#### EXCERPTED DATA
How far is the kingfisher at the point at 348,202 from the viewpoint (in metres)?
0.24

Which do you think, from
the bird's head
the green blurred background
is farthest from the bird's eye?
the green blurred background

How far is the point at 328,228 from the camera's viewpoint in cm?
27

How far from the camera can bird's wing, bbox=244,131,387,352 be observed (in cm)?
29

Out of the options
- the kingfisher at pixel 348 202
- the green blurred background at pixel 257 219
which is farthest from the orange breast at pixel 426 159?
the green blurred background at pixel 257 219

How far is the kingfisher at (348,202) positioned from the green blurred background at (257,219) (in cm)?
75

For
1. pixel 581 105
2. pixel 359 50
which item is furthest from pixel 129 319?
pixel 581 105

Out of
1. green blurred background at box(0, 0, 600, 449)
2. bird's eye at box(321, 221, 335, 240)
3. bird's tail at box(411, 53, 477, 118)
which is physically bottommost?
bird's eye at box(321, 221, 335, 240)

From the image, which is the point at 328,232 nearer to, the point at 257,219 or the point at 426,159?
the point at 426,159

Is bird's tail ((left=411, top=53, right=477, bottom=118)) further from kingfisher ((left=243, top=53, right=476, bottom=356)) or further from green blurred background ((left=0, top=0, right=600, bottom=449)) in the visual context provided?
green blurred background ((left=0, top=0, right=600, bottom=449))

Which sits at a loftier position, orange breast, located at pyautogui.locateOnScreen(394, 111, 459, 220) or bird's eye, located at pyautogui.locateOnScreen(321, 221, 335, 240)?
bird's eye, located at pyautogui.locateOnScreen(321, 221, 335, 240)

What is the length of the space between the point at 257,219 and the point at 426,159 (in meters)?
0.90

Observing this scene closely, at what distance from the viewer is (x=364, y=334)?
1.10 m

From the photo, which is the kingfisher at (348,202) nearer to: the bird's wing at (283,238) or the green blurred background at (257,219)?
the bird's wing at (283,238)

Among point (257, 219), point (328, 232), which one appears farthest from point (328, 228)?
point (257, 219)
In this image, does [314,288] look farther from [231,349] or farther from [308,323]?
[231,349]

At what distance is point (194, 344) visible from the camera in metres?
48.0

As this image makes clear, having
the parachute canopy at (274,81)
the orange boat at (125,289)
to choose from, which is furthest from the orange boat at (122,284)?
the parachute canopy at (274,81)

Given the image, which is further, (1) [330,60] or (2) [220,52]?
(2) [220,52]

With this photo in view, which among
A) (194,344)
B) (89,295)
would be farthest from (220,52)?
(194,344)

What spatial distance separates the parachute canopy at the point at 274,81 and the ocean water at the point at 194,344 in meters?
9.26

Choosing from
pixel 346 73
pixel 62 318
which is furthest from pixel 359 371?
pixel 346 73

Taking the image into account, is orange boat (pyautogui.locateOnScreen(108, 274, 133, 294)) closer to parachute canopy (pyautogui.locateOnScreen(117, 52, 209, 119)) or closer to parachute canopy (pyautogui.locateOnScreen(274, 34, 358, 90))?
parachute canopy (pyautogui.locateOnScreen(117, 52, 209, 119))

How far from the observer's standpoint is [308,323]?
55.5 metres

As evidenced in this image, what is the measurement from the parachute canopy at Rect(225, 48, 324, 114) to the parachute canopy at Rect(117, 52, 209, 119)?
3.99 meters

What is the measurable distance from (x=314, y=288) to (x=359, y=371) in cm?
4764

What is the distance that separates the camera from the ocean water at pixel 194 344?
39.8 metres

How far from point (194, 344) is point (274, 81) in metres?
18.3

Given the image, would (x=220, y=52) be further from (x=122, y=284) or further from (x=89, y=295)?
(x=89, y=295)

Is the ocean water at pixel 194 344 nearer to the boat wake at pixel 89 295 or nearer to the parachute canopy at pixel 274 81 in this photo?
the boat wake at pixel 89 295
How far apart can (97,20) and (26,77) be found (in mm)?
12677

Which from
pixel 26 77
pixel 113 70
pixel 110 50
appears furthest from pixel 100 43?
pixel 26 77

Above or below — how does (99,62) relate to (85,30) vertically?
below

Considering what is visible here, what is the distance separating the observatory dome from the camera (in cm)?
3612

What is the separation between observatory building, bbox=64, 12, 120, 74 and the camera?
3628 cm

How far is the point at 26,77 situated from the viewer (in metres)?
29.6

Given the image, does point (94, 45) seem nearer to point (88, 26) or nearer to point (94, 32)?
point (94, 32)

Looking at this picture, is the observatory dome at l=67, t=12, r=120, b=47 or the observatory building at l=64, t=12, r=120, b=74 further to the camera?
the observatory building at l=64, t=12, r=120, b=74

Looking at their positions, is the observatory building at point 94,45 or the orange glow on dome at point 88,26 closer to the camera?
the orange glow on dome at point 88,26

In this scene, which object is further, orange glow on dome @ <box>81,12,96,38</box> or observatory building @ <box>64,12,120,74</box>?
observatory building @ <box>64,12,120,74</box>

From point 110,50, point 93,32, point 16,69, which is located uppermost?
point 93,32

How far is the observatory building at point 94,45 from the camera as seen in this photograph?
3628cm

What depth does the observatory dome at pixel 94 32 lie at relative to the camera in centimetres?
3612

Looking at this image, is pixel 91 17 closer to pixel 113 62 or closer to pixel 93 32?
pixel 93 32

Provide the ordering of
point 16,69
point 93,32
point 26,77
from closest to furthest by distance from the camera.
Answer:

#### DIRECTIVE
Copy all of the data above word for word, without altering anything.

#### ANSWER TO THE EXERCISE
How far is the kingfisher at the point at 348,202 from the viewpoint (in metres)?
0.24

Which do you think, from
the bird's head
the green blurred background
is farthest from the bird's eye?
the green blurred background

How far is the point at 328,228 from the camera's viewpoint in cm?
27

How far from the camera can bird's wing, bbox=244,131,387,352 be observed (in cm)?
29

Out of the options
- the kingfisher at pixel 348 202
- the green blurred background at pixel 257 219
which is farthest from the orange breast at pixel 426 159?
the green blurred background at pixel 257 219

How far is the kingfisher at (348,202) positioned from the green blurred background at (257,219) (in cm)?
75

For
1. pixel 581 105
2. pixel 359 50
which item is furthest from pixel 129 319?
pixel 581 105

Out of
1. green blurred background at box(0, 0, 600, 449)
2. bird's eye at box(321, 221, 335, 240)
3. bird's tail at box(411, 53, 477, 118)
which is physically bottommost?
bird's eye at box(321, 221, 335, 240)

From the image, which is the point at 328,232 nearer to, the point at 257,219 or the point at 426,159?
the point at 426,159

Is bird's tail ((left=411, top=53, right=477, bottom=118)) further from kingfisher ((left=243, top=53, right=476, bottom=356)) or further from green blurred background ((left=0, top=0, right=600, bottom=449)) in the visual context provided?
green blurred background ((left=0, top=0, right=600, bottom=449))

Which sits at a loftier position, orange breast, located at pyautogui.locateOnScreen(394, 111, 459, 220) or bird's eye, located at pyautogui.locateOnScreen(321, 221, 335, 240)?
bird's eye, located at pyautogui.locateOnScreen(321, 221, 335, 240)

What is the length of the space between the point at 257,219 and the point at 426,159 (in meters)?
0.90

Observing this scene closely, at what distance from the viewer is (x=364, y=334)?
1.10 m

From the photo, which is the kingfisher at (348,202) nearer to: the bird's wing at (283,238) or the green blurred background at (257,219)?
the bird's wing at (283,238)

Among point (257, 219), point (328, 232), which one appears farthest from point (328, 228)?
point (257, 219)
In this image, does [314,288] look farther from [231,349] or farther from [308,323]?
[231,349]

At what distance is point (194, 344) visible from the camera in metres?
48.0

As this image makes clear, having
the parachute canopy at (274,81)
the orange boat at (125,289)
to choose from, which is furthest from the orange boat at (122,284)?
the parachute canopy at (274,81)

Given the image, which is further, (1) [330,60] or (2) [220,52]?
(2) [220,52]

With this photo in view, which among
A) (194,344)
B) (89,295)
would be farthest from (220,52)?
(194,344)

What spatial distance separates the parachute canopy at the point at 274,81 and the ocean water at the point at 194,344 in meters?
9.26

Choosing from
pixel 346 73
pixel 62 318
which is furthest from pixel 359 371?
pixel 346 73

Taking the image into account, is orange boat (pyautogui.locateOnScreen(108, 274, 133, 294)) closer to parachute canopy (pyautogui.locateOnScreen(117, 52, 209, 119)) or closer to parachute canopy (pyautogui.locateOnScreen(274, 34, 358, 90))?
parachute canopy (pyautogui.locateOnScreen(117, 52, 209, 119))

How far from the observer's standpoint is [308,323]?
55.5 metres

As evidenced in this image, what is the measurement from the parachute canopy at Rect(225, 48, 324, 114) to the parachute canopy at Rect(117, 52, 209, 119)?
3.99 meters

What is the measurable distance from (x=314, y=288) to (x=359, y=371) in cm?
4764

What is the distance that separates the camera from the ocean water at pixel 194 344?
39.8 metres

How far from point (194, 344) is point (274, 81) in metres?
18.3

Given the image, would (x=220, y=52) be further from (x=122, y=284) or further from (x=89, y=295)?
(x=89, y=295)

Is the ocean water at pixel 194 344 nearer to the boat wake at pixel 89 295 or nearer to the parachute canopy at pixel 274 81 in this photo?
the boat wake at pixel 89 295
How far apart can (97,20) and (26,77) be found (in mm)?
12677

Which from
pixel 26 77
pixel 113 70
pixel 110 50
appears furthest from pixel 100 43?
pixel 26 77

Above or below — how does (99,62) relate to (85,30) vertically?
below

Considering what is visible here, what is the distance separating the observatory dome from the camera (in cm)?
3612

What is the separation between observatory building, bbox=64, 12, 120, 74 and the camera?
3628 cm

How far is the point at 26,77 situated from the viewer (in metres)?
29.6

Given the image, does point (94, 45) seem nearer to point (88, 26) or nearer to point (94, 32)?
point (94, 32)

Looking at this picture, is the observatory dome at l=67, t=12, r=120, b=47 or the observatory building at l=64, t=12, r=120, b=74 further to the camera?
the observatory building at l=64, t=12, r=120, b=74

Looking at their positions, is the observatory building at point 94,45 or the orange glow on dome at point 88,26 closer to the camera?
the orange glow on dome at point 88,26

In this scene, which object is further, orange glow on dome @ <box>81,12,96,38</box> or observatory building @ <box>64,12,120,74</box>?
observatory building @ <box>64,12,120,74</box>

From point 110,50, point 93,32, point 16,69, which is located uppermost?
point 93,32

How far is the observatory building at point 94,45 from the camera as seen in this photograph?
3628cm

What depth does the observatory dome at pixel 94 32 lie at relative to the camera in centimetres?
3612

Looking at this image, is pixel 91 17 closer to pixel 113 62 or closer to pixel 93 32?
pixel 93 32

Provide the ordering of
point 16,69
point 93,32
point 26,77
from closest to furthest by distance from the camera.
Answer:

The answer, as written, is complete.